Use of industry document analyses in tobacco litigation

Publications regarding internal tobacco industry documents clearly impacted how plaintiffs’ lawyers began to frame their claims. As public health and academic researchers began publishing articles regarding their analyses of previously unavailable tobacco industry documents in the mid-1990s, state attorneys general began filing medical cost recovery actions across the country.
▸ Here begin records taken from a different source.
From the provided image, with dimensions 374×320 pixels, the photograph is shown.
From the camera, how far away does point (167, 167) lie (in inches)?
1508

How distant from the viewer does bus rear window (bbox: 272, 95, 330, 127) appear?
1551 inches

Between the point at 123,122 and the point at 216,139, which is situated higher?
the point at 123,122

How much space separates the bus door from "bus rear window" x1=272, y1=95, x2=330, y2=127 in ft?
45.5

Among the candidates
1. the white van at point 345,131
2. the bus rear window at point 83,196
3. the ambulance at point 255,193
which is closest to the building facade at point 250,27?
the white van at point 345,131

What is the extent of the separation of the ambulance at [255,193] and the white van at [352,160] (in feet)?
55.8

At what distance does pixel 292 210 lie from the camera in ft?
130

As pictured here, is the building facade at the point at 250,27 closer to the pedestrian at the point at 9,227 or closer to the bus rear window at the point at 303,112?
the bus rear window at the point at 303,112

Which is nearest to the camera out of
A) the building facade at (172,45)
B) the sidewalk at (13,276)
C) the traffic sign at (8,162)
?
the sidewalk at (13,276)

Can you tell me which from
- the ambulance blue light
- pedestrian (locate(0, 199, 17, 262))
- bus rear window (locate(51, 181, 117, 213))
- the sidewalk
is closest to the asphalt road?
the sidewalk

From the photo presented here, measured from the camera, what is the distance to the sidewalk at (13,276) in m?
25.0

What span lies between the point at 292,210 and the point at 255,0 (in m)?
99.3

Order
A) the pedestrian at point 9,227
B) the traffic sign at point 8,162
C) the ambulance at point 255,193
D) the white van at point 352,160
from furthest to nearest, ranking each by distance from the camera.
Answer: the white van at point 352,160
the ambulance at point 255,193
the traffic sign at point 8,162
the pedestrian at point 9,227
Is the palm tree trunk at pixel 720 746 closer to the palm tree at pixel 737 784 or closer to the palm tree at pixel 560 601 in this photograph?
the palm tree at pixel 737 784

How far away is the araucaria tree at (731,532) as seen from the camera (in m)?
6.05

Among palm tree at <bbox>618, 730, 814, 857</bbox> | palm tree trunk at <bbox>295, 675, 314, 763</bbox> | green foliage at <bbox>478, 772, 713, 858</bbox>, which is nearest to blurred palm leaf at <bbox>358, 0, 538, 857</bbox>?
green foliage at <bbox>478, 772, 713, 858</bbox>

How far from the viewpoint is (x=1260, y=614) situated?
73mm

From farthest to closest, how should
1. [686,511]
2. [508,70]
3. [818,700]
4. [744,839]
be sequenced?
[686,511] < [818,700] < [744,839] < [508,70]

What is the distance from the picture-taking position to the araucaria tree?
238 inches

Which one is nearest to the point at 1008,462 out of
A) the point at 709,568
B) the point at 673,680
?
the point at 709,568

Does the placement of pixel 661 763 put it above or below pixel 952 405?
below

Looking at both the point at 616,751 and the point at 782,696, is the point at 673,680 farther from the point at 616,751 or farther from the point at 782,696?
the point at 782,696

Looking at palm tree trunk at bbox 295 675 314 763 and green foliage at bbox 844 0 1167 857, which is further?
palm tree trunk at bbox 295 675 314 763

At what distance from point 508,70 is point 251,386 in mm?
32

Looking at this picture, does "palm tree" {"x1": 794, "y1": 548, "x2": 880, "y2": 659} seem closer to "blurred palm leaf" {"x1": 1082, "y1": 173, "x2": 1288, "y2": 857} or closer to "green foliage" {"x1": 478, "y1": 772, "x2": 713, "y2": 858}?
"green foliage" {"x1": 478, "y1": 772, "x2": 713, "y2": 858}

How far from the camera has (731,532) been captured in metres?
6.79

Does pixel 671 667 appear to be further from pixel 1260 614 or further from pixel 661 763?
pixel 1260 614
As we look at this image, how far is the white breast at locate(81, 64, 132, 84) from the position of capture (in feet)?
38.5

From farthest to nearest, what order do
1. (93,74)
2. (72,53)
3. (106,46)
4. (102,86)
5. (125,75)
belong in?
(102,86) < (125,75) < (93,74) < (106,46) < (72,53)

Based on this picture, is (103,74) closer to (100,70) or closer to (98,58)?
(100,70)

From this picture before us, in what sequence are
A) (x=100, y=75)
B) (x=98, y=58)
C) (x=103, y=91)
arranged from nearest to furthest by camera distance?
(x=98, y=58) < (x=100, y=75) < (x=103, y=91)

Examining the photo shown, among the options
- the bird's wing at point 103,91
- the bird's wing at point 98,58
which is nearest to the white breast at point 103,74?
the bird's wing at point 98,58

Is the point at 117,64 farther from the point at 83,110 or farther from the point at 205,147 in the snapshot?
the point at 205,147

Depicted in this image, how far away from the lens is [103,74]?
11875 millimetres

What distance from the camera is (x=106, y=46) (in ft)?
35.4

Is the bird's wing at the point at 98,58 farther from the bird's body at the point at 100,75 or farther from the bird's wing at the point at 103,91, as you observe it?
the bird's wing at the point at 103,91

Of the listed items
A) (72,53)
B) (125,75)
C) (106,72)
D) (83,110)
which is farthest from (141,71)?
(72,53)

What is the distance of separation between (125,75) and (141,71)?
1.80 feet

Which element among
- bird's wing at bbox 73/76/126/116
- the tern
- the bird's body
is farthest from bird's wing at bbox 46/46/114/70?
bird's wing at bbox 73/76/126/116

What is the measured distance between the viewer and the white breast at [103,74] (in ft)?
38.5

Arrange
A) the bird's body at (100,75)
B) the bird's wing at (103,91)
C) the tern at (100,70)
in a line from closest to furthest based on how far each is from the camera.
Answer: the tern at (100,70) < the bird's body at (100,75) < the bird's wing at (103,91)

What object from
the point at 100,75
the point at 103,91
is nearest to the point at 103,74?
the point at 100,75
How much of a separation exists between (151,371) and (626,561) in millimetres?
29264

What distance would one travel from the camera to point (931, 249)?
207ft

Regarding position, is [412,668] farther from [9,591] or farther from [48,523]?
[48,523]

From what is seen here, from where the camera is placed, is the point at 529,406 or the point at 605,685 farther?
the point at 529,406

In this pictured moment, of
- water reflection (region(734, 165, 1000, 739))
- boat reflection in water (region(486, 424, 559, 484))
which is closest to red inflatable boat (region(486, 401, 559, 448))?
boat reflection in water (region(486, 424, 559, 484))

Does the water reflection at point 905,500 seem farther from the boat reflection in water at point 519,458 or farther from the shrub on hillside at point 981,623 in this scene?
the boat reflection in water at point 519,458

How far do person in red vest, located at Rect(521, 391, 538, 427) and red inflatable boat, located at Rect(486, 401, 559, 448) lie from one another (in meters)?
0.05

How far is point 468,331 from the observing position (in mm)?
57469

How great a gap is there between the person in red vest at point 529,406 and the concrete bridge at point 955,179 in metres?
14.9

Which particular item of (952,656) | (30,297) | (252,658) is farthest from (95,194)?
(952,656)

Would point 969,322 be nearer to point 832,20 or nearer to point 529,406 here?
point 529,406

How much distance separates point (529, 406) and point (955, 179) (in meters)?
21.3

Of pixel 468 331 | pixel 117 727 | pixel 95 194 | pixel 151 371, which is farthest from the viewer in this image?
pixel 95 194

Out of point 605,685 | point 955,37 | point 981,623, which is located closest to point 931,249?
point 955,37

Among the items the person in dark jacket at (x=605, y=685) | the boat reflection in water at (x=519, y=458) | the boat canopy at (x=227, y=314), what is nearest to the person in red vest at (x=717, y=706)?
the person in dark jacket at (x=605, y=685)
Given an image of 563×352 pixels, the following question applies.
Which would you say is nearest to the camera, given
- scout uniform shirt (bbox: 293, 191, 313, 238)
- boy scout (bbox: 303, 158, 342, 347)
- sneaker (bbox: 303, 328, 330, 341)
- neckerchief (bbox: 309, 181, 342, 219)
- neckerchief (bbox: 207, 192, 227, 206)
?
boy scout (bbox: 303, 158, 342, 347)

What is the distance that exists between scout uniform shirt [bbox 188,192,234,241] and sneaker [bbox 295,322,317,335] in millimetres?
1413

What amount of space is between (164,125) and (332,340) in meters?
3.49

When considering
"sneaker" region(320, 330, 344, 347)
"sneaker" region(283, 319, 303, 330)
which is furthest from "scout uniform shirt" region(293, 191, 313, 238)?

While a few states had filed such actions as early as 1994 (Minnesota and Mississippi), the majority were filed in 1996 and 1997. These suits were resolved by the Master Settlement Agreement in 1998, under which certain tobacco companies not only agreed to pay monies to the states, but agreed to limits on marketing (prohibitions regarding outdoor marketing, sponsorships, branded merchandise, use of cartoon imagery, and requirements of minimum pack sizes), the dissolution of tobacco trade organizations, including the Tobacco Institute and the Council for Tobacco Research, and industry document disclosure websites. In 1999, the U.S. Department of Justice filed its own suit seeking reimbursement of tobacco-related medical expenses, as well as relief under the Racketeer Influenced and Corrupt Organizations Act (RICO). 

The reliance the plaintiffs’ bar placed on these researchers’ publications is evident from the complaints filed in these cases. For instance, the complaint filed by the state of Texas in 1997 cited Glantz’s studies of internal tobacco industry documents and attached the articles, incorporating them by reference. Other complaints shortcut the process and simply relied on quotations from the industry documents (culled by Glantz and others) and allegations regarding industry control of research, without citing to the articles themselves. 

The plaintiffs’ bar and plaintiffs’ expert witnesses routinely use articles about industry documents in tobacco litigation. Articles regarding industry documents, such as those by Glantz, show up hundreds of times in tobacco litigation exhibit lists. Glantz’s book has been raised in a tobacco trial as recently as this year. Articles on tobacco industry documents, as well as books analyzing the documents, frequently appear on expert reliance lists. Expert witnesses for plaintiffs, including but not limited to historians, rely on such publications (which often appear in peer-reviewed, scientific journals) to lay the foundation for their discussion of industry documents and to support their opinions regarding alleged industry actions to influence policy and regulation and alleged internal knowledge regarding health effects and addiction.

Tactics to limit plaintiffs’ experts’ commentary regarding industry documents are certainly available, and have been used with success by tobacco defendants. While industry documents may be admissible in certain instances, an expert witness may be prohibited from testifying regarding corporate intent. Cross-examination strategies also include demonstrating to the jury the expert’s failure to review an adequate sample of industry documents, failure to review other available industry documents necessary for context, and demonstrating the bias of the researcher. 

What’s next?

The trend regarding publications on sugar industry documents is nascent and currently small in scope (apparently limited to a few sets of documents available from the archives of persons connected to the Sugar Research Foundation). Nonetheless, given the above discussed impact of such publications on tobacco litigation, the publication of similar articles regarding sugar industry documents (and purported attempts to influence research) could be a potent signal of tactics in future litigation against members of the sugar industry and those producing products with added sugar.